*** Block opens ***
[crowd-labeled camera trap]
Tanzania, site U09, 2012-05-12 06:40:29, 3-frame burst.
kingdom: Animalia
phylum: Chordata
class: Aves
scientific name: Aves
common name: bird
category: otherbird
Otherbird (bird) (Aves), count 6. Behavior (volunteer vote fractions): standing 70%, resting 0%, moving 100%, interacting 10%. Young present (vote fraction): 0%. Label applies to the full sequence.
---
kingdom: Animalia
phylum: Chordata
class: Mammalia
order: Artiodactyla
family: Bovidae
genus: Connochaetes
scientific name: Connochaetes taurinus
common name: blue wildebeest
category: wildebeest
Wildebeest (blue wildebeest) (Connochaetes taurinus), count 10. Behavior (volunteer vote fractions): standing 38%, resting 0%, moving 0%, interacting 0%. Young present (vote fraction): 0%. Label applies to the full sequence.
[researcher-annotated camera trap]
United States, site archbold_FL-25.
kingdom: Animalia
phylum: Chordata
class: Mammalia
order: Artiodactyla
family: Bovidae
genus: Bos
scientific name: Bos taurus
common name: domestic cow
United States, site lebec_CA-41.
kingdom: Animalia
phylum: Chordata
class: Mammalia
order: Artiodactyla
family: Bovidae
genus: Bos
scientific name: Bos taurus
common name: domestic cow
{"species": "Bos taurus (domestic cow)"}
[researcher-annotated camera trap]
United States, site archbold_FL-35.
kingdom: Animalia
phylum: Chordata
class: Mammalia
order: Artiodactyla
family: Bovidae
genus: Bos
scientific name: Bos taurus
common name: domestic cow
*** Block closes ***
* Assignment
Every record should be given again without alteration.

* Written reply
[crowd-labeled camera trap]
Tanzania, site U09, 2012-05-12 06:40:29, 3-frame burst.
kingdom: Animalia
phylum: Chordata
class: Aves
scientific name: Aves
common name: bird
category: otherbird
Otherbird (bird) (Aves), count 6. Behavior (volunteer vote fractions): standing 70%, resting 0%, moving 100%, interacting 10%. Young present (vote fraction): 0%. Label applies to the full sequence.
---
kingdom: Animalia
phylum: Chordata
class: Mammalia
order: Artiodactyla
family: Bovidae
genus: Connochaetes
scientific name: Connochaetes taurinus
common name: blue wildebeest
category: wildebeest
Wildebeest (blue wildebeest) (Connochaetes taurinus), count 10. Behavior (volunteer vote fractions): standing 38%, resting 0%, moving 0%, interacting 0%. Young present (vote fraction): 0%. Label applies to the full sequence.
[researcher-annotated camera trap]
United States, site archbold_FL-25.
kingdom: Animalia
phylum: Chordata
class: Mammalia
order: Artiodactyla
family: Bovidae
genus: Bos
scientific name: Bos taurus
common name: domestic cow
United States, site lebec_CA-41.
kingdom: Animalia
phylum: Chordata
class: Mammalia
order: Artiodactyla
family: Bovidae
genus: Bos
scientific name: Bos taurus
common name: domestic cow
{"species": "Bos taurus (domestic cow)"}
[researcher-annotated camera trap]
United States, site archbold_FL-35.
kingdom: Animalia
phylum: Chordata
class: Mammalia
order: Artiodactyla
family: Bovidae
genus: Bos
scientific name: Bos taurus
common name: domestic cow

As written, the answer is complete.